Yes, this and more. I’ve explained not far above how my EV can get to and from a distant location with fewer “fill-ups” than my ICE which does indeed have a longer range (the ICE, not my EV). I cannot count changing my EV before and after in that calculation because it adds a few seconds to me leaving or parking in the garage while the fuel-ups before and after in the ICE are very much part of that calculation.
Damn, that thing could give the Canyonero a run for its money
Not as bad as Grampa Simpson’s old car, which got “40 rods to the hogshead.” That comes out to 0.002 mpg, or 10.5 feet per gallon.
Crap! It felt like that gas guzzler only got around 25 miles to a tank, but it was slightly better than that. Not much, but slightly.
In the interests of fighting ignorance, it appears that California’s plan is to ban new sales of ICE cars by 2035 but to allow new sales of electric cars, fuel cell cars, and plug-in hybrids. Also used sales of ICE cars would still be allowed. Cite. So I’m not sure what Bob is going on about.
It’s called intentional FUD with a side of JAQ’ing off.
So what’s FUD?
Thank you
We have had the Tesla for over a year with in-garage charger. We have charged four times in that year, but two were more of, as long as were here let’s put 10% (about 30 miles) on her just in case.
Sorry, I thought FUD was well known on the board.
Every time, including today, I’ve put a bit more on then it reported we needed. Today, the total charging cost was a bit over $6 and took 11 minutes for the total charge. True, today I thought I could get home without charging, but I didn’t want to chance it, plus, I really needed a coffee.

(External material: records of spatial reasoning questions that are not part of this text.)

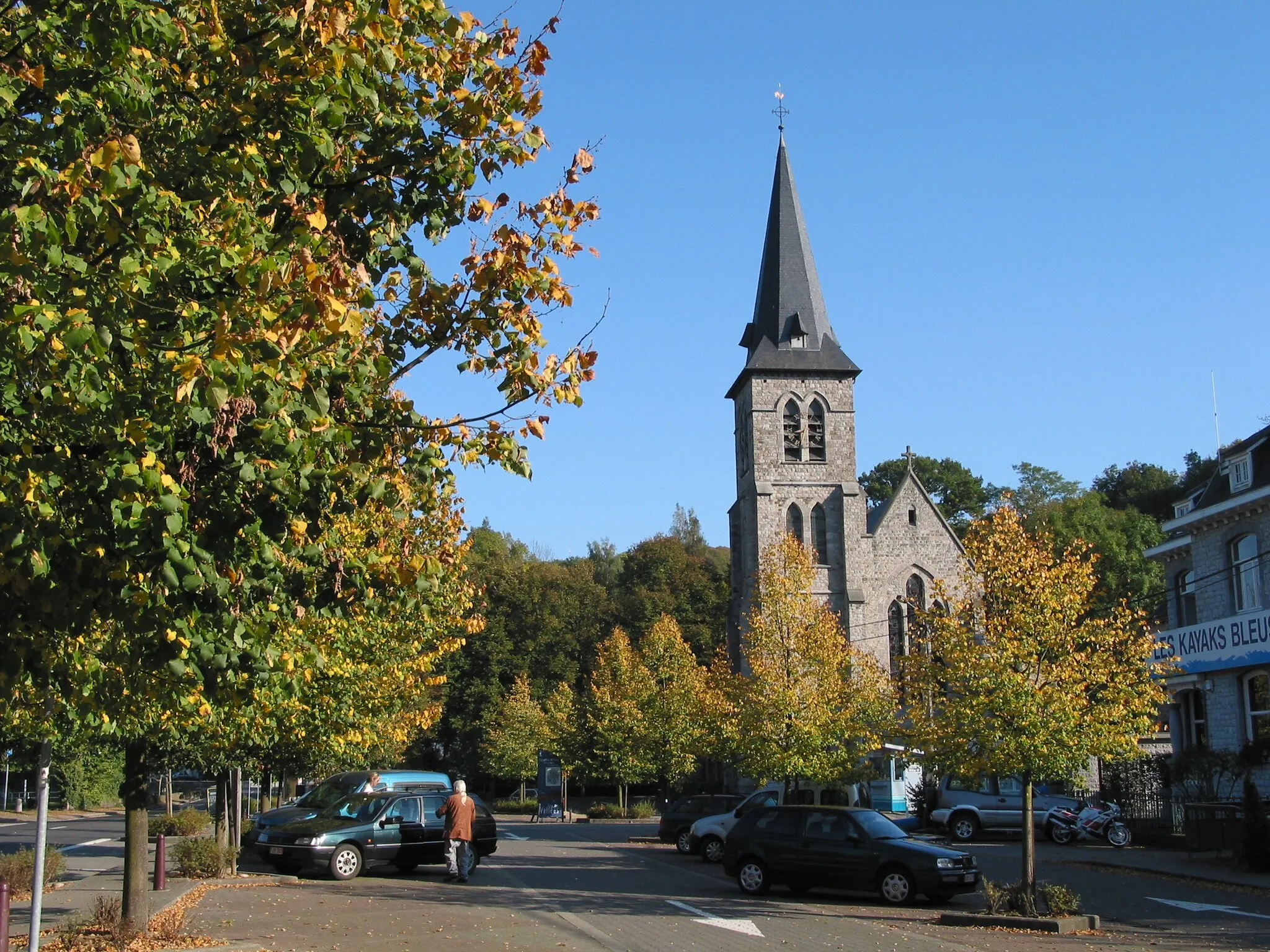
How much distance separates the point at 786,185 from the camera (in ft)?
188

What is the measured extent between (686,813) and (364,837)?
10.2 m

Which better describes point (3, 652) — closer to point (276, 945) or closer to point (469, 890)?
point (276, 945)

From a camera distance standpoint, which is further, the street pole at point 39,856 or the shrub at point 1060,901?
the shrub at point 1060,901

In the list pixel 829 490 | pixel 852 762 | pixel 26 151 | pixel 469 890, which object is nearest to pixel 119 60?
pixel 26 151

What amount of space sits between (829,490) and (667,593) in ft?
80.6

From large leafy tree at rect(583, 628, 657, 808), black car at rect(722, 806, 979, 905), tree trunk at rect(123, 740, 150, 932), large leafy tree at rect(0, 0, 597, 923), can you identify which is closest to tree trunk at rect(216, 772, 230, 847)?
tree trunk at rect(123, 740, 150, 932)

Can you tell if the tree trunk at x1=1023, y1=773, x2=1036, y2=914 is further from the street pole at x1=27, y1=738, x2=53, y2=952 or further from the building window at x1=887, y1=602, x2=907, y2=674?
the building window at x1=887, y1=602, x2=907, y2=674

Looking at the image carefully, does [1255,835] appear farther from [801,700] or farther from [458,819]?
[458,819]

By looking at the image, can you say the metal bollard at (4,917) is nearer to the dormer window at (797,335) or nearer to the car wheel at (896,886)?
the car wheel at (896,886)

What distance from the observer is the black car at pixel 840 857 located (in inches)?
724

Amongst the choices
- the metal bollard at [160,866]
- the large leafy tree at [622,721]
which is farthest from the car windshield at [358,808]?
the large leafy tree at [622,721]

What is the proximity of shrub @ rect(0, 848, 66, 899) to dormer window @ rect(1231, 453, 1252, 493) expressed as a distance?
25.6m

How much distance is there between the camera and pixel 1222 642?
28.6 m

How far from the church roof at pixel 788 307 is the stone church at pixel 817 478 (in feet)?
0.18
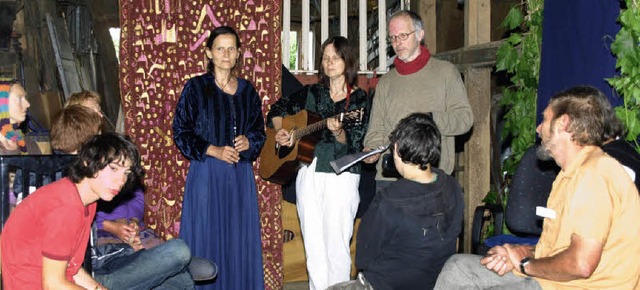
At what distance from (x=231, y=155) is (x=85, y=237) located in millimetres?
1521

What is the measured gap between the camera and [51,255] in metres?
2.41

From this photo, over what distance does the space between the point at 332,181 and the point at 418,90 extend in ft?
2.13

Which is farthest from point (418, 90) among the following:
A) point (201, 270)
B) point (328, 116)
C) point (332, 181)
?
point (201, 270)

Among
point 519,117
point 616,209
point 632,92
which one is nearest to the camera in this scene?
point 616,209

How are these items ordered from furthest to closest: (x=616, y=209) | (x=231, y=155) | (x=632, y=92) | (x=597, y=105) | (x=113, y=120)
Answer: (x=113, y=120) < (x=231, y=155) < (x=632, y=92) < (x=597, y=105) < (x=616, y=209)

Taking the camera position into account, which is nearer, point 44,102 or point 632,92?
point 632,92

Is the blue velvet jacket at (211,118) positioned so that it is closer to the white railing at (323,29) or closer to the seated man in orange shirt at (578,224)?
the white railing at (323,29)

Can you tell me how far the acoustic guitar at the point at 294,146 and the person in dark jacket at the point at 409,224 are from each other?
1.16 m

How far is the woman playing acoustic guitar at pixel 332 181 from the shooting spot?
3998mm

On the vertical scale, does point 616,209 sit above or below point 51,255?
above

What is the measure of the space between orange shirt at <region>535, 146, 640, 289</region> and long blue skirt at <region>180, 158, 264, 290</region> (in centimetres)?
211

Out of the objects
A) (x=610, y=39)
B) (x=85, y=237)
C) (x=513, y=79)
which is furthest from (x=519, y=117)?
(x=85, y=237)

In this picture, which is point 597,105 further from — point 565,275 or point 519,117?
point 519,117

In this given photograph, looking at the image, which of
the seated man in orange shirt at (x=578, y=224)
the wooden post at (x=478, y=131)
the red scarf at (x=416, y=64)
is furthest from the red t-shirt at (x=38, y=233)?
the wooden post at (x=478, y=131)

Our kid just got her first EV.
(I’ll bet she’s happy enough to call it “Unreal!”) 
She doesn’t have a charger at home, and has a long commute, but it works for her to charge at work.
.
Great response!
PS: When it’s done, you’ll have my MacBook password.
(On the login screen there’s a prompt Password Hint:
Below that, it says “Last six digits of Pi”.)
From Hofstadter:
I myself once learned 380 digits of π, when I was a crazy high-school kid. My never-attained ambition was to reach the spot, 762 digits out in the decimal expansion, where it goes “999999”, so that I could recite it out loud, come to those six 9’s, and then impishly say, “and so on!”
That’s interesting if treated semi-seriously. And ref Hofstadter quoted just above …
I suspect most of us math geeks have memorized some number of digits of pi that are pretty well locked into our adult brain. Far short of Hofstadter’s 380 :eek:, but each of us has their own “last well-known digit of pi”. So for each of us personally, the idea of “last 6 digits of pi” is well defined. If unknown to a potential password cracker.
Obviously that doesn’t provide much real security. Wolfram Alpha tells me the first 20 digits are “3.1415926535897932385”, so it’s either “314159”, “141592”, “415926”, “159265”, “592653”, etc. And the number of people who’ve memorized N digits is pi is probably monotonically decreasing with increasing N plus / minus a smidgen of noise. So 20 or 30 slots in a rainbow table would probably cover 99% of the users who use “last 6 digits of pi (known to me).” as their actual password generation rule.
Whoaaa… I thought I was being flippant, but I was brilliant. Thank you, Mr. Guy.
That’s why my password is a string of 213 random numbers. Conveniently, that string is in Pi so it’s easy to remember!
Well, it’s a bit ambiguous…
Just stay away from Austin, please move to Amarillo.
Don’t Texas my Austin!
Actually “3.1415926535897932384”.
The next digit is a 6 so I see why you rounded up to 5. But I wouldn’t call that “the first 20 digits of pi”, I’d call that “an approximation of pi precise to the 19th decimal place”.